→ EXTRACTED DATA:
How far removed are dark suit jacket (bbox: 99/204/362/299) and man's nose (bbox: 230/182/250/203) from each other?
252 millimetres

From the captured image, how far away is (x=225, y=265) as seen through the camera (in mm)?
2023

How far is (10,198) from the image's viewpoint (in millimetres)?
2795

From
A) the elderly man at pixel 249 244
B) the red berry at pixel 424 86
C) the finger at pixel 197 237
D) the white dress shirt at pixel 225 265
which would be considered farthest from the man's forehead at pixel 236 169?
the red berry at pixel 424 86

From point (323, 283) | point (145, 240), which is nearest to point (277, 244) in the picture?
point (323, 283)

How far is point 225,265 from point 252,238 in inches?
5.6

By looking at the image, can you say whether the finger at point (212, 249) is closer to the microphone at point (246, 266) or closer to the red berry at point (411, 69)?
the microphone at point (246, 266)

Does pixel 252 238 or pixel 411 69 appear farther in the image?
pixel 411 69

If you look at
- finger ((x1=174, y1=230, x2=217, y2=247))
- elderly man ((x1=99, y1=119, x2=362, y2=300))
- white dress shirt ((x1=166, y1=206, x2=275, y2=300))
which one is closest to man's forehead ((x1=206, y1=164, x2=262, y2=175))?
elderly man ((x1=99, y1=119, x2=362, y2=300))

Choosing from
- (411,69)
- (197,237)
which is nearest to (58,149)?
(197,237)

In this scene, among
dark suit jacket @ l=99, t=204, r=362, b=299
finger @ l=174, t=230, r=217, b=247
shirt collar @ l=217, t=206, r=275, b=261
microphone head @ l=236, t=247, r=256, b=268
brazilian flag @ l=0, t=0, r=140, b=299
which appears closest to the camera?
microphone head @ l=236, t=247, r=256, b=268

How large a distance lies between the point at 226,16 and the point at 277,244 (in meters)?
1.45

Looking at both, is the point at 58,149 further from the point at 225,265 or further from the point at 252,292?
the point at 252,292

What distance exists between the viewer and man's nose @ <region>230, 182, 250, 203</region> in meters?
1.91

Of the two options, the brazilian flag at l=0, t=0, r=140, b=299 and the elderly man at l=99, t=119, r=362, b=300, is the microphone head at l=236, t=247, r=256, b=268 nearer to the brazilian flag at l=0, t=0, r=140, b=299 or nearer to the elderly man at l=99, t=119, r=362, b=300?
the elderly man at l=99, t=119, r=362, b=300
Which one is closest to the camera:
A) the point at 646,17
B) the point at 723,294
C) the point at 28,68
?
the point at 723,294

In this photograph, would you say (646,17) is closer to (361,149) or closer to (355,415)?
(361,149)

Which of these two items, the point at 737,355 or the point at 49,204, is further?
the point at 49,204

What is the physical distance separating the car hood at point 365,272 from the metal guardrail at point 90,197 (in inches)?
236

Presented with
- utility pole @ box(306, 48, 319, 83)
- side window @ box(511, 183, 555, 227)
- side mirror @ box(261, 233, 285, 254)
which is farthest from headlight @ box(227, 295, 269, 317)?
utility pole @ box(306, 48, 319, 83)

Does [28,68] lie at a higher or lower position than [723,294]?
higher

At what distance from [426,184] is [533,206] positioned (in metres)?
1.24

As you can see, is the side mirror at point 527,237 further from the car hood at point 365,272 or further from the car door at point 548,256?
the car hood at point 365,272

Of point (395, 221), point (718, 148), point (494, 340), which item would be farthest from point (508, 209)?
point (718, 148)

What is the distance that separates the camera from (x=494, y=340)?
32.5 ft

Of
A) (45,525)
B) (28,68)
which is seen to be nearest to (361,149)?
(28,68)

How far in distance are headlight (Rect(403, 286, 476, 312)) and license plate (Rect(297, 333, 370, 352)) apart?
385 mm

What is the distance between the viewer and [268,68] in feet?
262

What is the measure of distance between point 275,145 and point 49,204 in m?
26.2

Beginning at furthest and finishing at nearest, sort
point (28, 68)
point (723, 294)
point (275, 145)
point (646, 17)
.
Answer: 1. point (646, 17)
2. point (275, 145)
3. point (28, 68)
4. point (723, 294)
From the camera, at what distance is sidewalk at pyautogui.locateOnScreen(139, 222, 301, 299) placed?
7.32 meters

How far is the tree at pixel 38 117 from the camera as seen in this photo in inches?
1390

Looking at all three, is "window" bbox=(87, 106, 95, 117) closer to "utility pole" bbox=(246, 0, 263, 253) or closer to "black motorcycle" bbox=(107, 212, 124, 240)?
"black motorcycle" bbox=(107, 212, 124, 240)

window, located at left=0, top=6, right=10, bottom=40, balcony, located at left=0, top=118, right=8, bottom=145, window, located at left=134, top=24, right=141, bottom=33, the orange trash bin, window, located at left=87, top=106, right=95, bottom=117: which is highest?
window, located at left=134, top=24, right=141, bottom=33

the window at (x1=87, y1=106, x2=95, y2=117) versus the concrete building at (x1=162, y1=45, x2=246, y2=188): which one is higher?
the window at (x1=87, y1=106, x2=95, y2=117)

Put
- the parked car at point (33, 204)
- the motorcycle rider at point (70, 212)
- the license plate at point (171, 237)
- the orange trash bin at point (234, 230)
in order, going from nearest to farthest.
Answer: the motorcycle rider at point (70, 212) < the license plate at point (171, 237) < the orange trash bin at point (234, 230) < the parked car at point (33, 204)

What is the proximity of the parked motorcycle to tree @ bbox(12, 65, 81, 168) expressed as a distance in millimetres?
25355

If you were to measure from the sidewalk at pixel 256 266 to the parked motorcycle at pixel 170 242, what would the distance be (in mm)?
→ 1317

→ REQUEST: Copy every line of the material, please, keeping it exactly the same.

→ THE ANSWER:
How far removed are dark suit jacket (bbox: 99/204/362/299) and man's nose (bbox: 230/182/250/203) from each other?
252 millimetres

From the captured image, how far away is (x=225, y=265) as seen through the camera (in mm)?
2023

How far is (10,198) from the image's viewpoint (in millimetres)?
2795

From
A) the elderly man at pixel 249 244
B) the red berry at pixel 424 86
C) the finger at pixel 197 237
D) the white dress shirt at pixel 225 265
which would be considered farthest from the man's forehead at pixel 236 169?
the red berry at pixel 424 86

From point (323, 283) | point (145, 240), which is nearest to point (277, 244) in the picture?
point (323, 283)

How far is point 225,265 from point 252,238 in inches?
5.6

By looking at the image, can you say whether the finger at point (212, 249) is closer to the microphone at point (246, 266) or closer to the red berry at point (411, 69)?
the microphone at point (246, 266)

Does pixel 252 238 or pixel 411 69 appear farther in the image?
pixel 411 69

If you look at
- finger ((x1=174, y1=230, x2=217, y2=247))
- elderly man ((x1=99, y1=119, x2=362, y2=300))
- white dress shirt ((x1=166, y1=206, x2=275, y2=300))
which one is closest to man's forehead ((x1=206, y1=164, x2=262, y2=175))?
elderly man ((x1=99, y1=119, x2=362, y2=300))

Choosing from
- (411,69)
- (197,237)
which is nearest to (58,149)?
(197,237)

In this scene, among
dark suit jacket @ l=99, t=204, r=362, b=299
finger @ l=174, t=230, r=217, b=247
shirt collar @ l=217, t=206, r=275, b=261
microphone head @ l=236, t=247, r=256, b=268
brazilian flag @ l=0, t=0, r=140, b=299
which appears closest to the camera?
microphone head @ l=236, t=247, r=256, b=268

How large a distance lies between the point at 226,16 and the point at 277,244 (in meters)?
1.45

Looking at both, is the point at 58,149 further from the point at 225,265 or further from the point at 252,292?
the point at 252,292

What distance exists between the viewer and man's nose @ <region>230, 182, 250, 203</region> in meters?
1.91

Of the two options, the brazilian flag at l=0, t=0, r=140, b=299 and the elderly man at l=99, t=119, r=362, b=300, is the microphone head at l=236, t=247, r=256, b=268 nearer to the brazilian flag at l=0, t=0, r=140, b=299 or nearer to the elderly man at l=99, t=119, r=362, b=300?
the elderly man at l=99, t=119, r=362, b=300
Which one is closest to the camera:
A) the point at 646,17
B) the point at 723,294
C) the point at 28,68
?
the point at 723,294

In this photograph, would you say (646,17) is closer to (361,149) or closer to (355,415)?
(361,149)

Which of these two items, the point at 737,355 or the point at 49,204, is further?
the point at 49,204

What is the physical distance separating the car hood at point 365,272 from the metal guardrail at point 90,197 (in inches)?
236

Presented with
- utility pole @ box(306, 48, 319, 83)
- side window @ box(511, 183, 555, 227)
- side mirror @ box(261, 233, 285, 254)
which is farthest from headlight @ box(227, 295, 269, 317)?
utility pole @ box(306, 48, 319, 83)

Does [28,68] lie at a higher or lower position than [723,294]?
higher

At what distance from [426,184] is [533,206] positioned (in metres)?
1.24

As you can see, is the side mirror at point 527,237 further from the car hood at point 365,272 or further from the car door at point 548,256?
the car hood at point 365,272

Of point (395, 221), point (718, 148), point (494, 340), which item would be farthest from point (508, 209)?
point (718, 148)

What is the distance that separates the camera from (x=494, y=340)?
32.5 ft

Of
A) (45,525)
B) (28,68)
which is seen to be nearest to (361,149)?
(28,68)

How far in distance are headlight (Rect(403, 286, 476, 312)) and license plate (Rect(297, 333, 370, 352)) apart?
385 mm

What is the distance between the viewer and [268,68] in feet?
262

What is the measure of distance between point 275,145 and point 49,204 in m?
26.2

Beginning at furthest and finishing at nearest, sort
point (28, 68)
point (723, 294)
point (275, 145)
point (646, 17)
.
Answer: 1. point (646, 17)
2. point (275, 145)
3. point (28, 68)
4. point (723, 294)
From the camera, at what distance is sidewalk at pyautogui.locateOnScreen(139, 222, 301, 299) placed?
7.32 meters

How far is the tree at pixel 38 117 from the camera as seen in this photo in inches?
1390

Looking at all three, is "window" bbox=(87, 106, 95, 117) closer to "utility pole" bbox=(246, 0, 263, 253) or closer to "black motorcycle" bbox=(107, 212, 124, 240)?
"black motorcycle" bbox=(107, 212, 124, 240)

window, located at left=0, top=6, right=10, bottom=40, balcony, located at left=0, top=118, right=8, bottom=145, window, located at left=134, top=24, right=141, bottom=33, the orange trash bin, window, located at left=87, top=106, right=95, bottom=117: which is highest?
window, located at left=134, top=24, right=141, bottom=33

the window at (x1=87, y1=106, x2=95, y2=117) versus the concrete building at (x1=162, y1=45, x2=246, y2=188): which one is higher?
the window at (x1=87, y1=106, x2=95, y2=117)

Put
- the parked car at point (33, 204)
- the motorcycle rider at point (70, 212)
- the license plate at point (171, 237)
- the orange trash bin at point (234, 230)
in order, going from nearest to farthest.
Answer: the motorcycle rider at point (70, 212) < the license plate at point (171, 237) < the orange trash bin at point (234, 230) < the parked car at point (33, 204)

What is the proximity of the parked motorcycle to tree @ bbox(12, 65, 81, 168) expressed as a distance in millimetres?
25355

If you were to measure from the sidewalk at pixel 256 266 to the parked motorcycle at pixel 170 242, what would the distance be (in mm)?
→ 1317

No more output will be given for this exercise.